## EXERCISE DESCRIPTION
Of the entries below, restate word for word only the section that runs from the line with "penna, equilibrio, pietra" to the line with "Histoire de bateaux - Les Cap-Horniers 819", counting both ends.

## DATA
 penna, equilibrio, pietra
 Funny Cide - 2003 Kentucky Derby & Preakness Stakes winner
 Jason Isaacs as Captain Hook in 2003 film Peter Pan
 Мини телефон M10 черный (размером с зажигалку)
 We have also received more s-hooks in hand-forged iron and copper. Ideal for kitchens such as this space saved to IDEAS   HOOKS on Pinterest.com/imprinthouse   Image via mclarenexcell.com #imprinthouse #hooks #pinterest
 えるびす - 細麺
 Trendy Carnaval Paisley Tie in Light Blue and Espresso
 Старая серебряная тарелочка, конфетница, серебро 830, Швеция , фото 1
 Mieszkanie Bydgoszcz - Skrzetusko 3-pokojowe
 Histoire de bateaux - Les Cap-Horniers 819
--
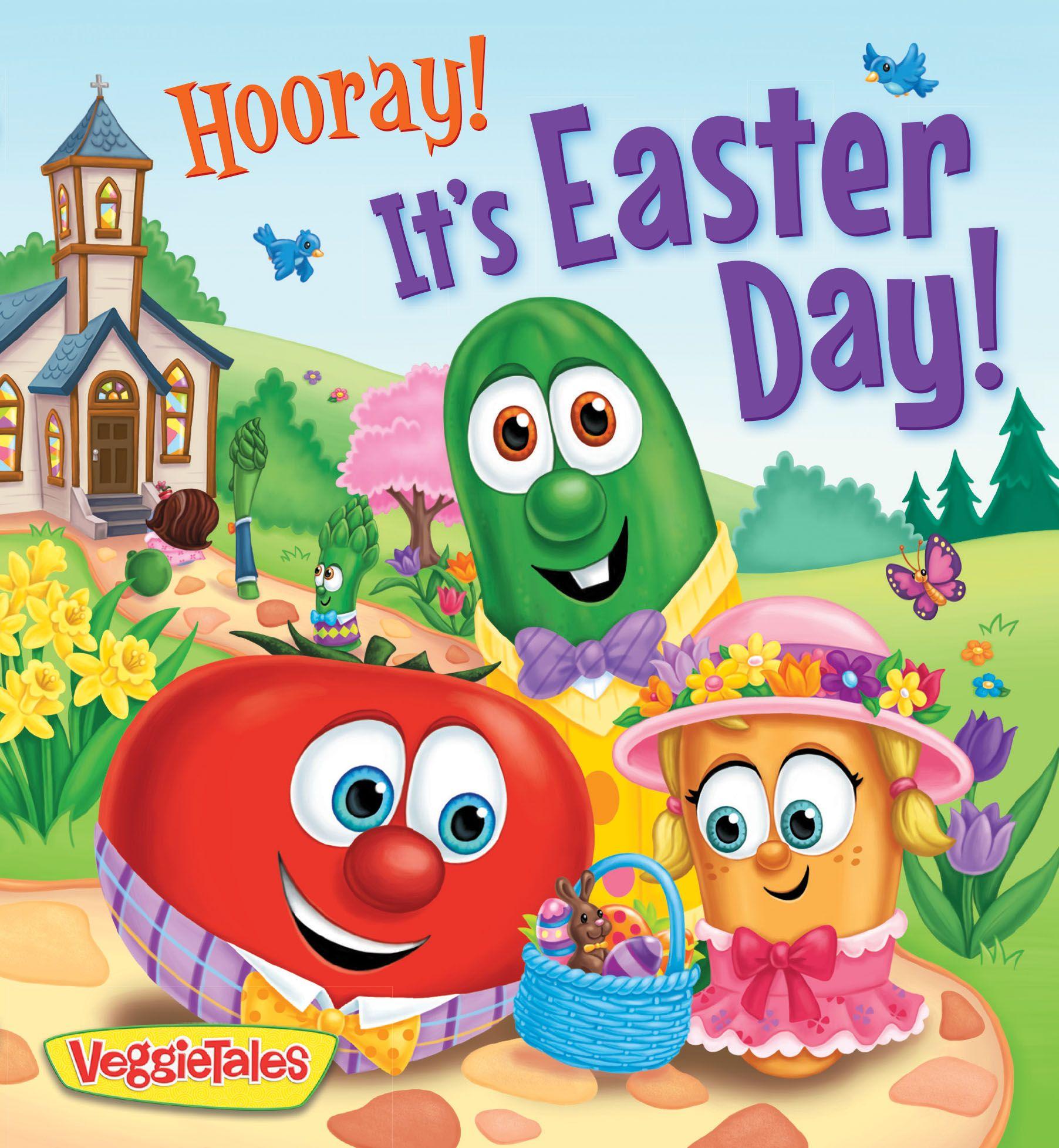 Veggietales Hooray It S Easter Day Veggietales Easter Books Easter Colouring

## ANSWER SPACE
 penna, equilibrio, pietra
 Funny Cide - 2003 Kentucky Derby & Preakness Stakes winner
 Jason Isaacs as Captain Hook in 2003 film Peter Pan
 Мини телефон M10 черный (размером с зажигалку)
 We have also received more s-hooks in hand-forged iron and copper. Ideal for kitchens such as this space saved to IDEAS   HOOKS on Pinterest.com/imprinthouse   Image via mclarenexcell.com #imprinthouse #hooks #pinterest
 えるびす - 細麺
 Trendy Carnaval Paisley Tie in Light Blue and Espresso
 Старая серебряная тарелочка, конфетница, серебро 830, Швеция , фото 1
 Mieszkanie Bydgoszcz - Skrzetusko 3-pokojowe
 Histoire de bateaux - Les Cap-Horniers 819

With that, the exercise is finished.